Es war ein Auftakt nach Maß für die Feierlichkeiten zur Verleihung des diesjährigen Karlspreises an Pinchas Goldschmidt. Im Hohen Dom zu Aachen hielt Christian Wulff, Bundespräsident a.D., ein flammendes Plädoyer für ein einheitliches Europa vor 27 Jugendkarlspreis-Trägerinnen und -Trägern aus allen europäischen Ländern. Er unterstrich die Bedeutung eines Generationen übergreifenden Einsatzes für „Freiheit und Demokratie als attraktivste Lebensform für Menschen". Die große Spannbreite aus Interessen von großen und kleinen Mitgliedsstaaten sei eine Bereicherung für die Europäische Union. „Alle haben die gleichen Chancen." Europas Erweiterung habe immer als Booster gewirkt.

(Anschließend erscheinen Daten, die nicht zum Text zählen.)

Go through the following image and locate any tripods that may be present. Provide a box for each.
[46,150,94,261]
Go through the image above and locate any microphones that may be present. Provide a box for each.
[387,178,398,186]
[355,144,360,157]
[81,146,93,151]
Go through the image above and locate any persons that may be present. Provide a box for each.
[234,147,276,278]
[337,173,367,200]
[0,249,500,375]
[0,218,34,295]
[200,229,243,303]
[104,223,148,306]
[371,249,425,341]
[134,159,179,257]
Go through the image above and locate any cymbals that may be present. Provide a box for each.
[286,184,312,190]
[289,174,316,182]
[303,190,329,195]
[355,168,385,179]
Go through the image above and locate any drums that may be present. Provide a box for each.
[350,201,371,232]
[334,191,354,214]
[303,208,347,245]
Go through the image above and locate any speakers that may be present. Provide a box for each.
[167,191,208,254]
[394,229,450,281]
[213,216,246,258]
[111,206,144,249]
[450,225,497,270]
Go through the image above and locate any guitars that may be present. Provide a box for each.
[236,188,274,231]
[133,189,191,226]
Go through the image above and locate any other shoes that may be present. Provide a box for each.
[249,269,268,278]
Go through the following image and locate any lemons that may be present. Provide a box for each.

Wulff, bekennender Christdemokrat, spannte einen großen Bogen durch die Geschichte Europas und die „Dankbarkeit seiner Generation" für mehr als 80 Jahre Frieden. Gegen die „wohlwollende Gleichgültigkeit" für ein demokratisches Europa setzte der 64-Jährige vier Notwendigkeiten, die derzeit höchst umstritten seien. Er plädiert für ein „Gemeinsam statt einsam", weil tiefgreifende Veränderungen für eine enkelfähige Zukunft in punkto Nachhaltigkeit, Klimaschutz und Frieden einen breiten Schulterschluss erfordern. Er fordert ein weltoffenes Europa mit einer klaren Haltung wider Rassismus und Nationalismus. "Die Zuwanderung nach Europa muss klar geregelt werden."

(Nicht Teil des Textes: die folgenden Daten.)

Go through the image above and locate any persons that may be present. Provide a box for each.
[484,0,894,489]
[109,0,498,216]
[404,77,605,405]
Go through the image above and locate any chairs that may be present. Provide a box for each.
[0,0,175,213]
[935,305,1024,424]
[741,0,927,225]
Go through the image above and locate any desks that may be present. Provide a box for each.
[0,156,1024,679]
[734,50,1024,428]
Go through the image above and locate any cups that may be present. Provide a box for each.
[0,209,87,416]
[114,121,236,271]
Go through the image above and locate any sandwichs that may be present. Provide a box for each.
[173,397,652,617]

Den massiven Rückgang der Erwerbstätigkeit in Europa hält er für einen Schlüssel für zunehmende soziale Spannungen. Offenheit, Toleranz und die Wurzeln einer christlich-jüdischen Kultur, so der ehemalige Bundespräsident, seien die Grundlage für ein erfolgreiches Europa: „Europa muss offen bleiben."

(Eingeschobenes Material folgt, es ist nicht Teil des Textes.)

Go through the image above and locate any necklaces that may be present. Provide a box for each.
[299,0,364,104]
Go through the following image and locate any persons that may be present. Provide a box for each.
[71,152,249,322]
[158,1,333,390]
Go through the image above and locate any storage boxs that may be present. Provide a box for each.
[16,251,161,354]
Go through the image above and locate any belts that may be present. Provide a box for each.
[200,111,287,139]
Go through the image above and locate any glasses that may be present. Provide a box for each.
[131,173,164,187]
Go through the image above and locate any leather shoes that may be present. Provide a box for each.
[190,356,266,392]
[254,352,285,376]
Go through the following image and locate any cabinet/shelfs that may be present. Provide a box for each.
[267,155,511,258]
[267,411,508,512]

Gleichzeitig forderte Wulff, der in erkennbarer Tradition zu Helmut Kohl und Konrad Adenauer steht, dass Europa autonomer und weltweit vernetzter eigenverantwortlich agieren müsse. In diesem Zusammenhang sprach er sich auch für einen deutlichen Schulterschluss mit Frankreichs Präsident Emmanuel Macron aus. Ein deutliches Zeichen setzte er für die Wahrnehmung des globalen Südens. Europa müsse sich insbesondere mit Afrika, das vielmehr zur globalen Mehrheit geworden sei, stärker vernetzen. Mit auf den Weg gab der Bundespräsident a.D. in Anwesenheit von Dompropst Rolf-Peter Cremer und Dr. Jürgen Linden, im voll besetzten Dom und begleitet vom Diplomatischen Streichquartett, die Überzeugung Kurt Tucholskys: „Erfahrungen vererben sich nicht nicht. Jeder muss sie selbst machen.“ Umso stärker sei ein Engagement gegen die „wohlwollende Gleichgültigkeit" gefragt. Und natürlich zeigte sich der Christdemokrat auch bibelfest. „Eurer Ja sei ein Ja. Euer Nein ein Nein, zitierte Wulff aus der Bergpredigt nach Matthäus und plädiert für eine klare Haltung.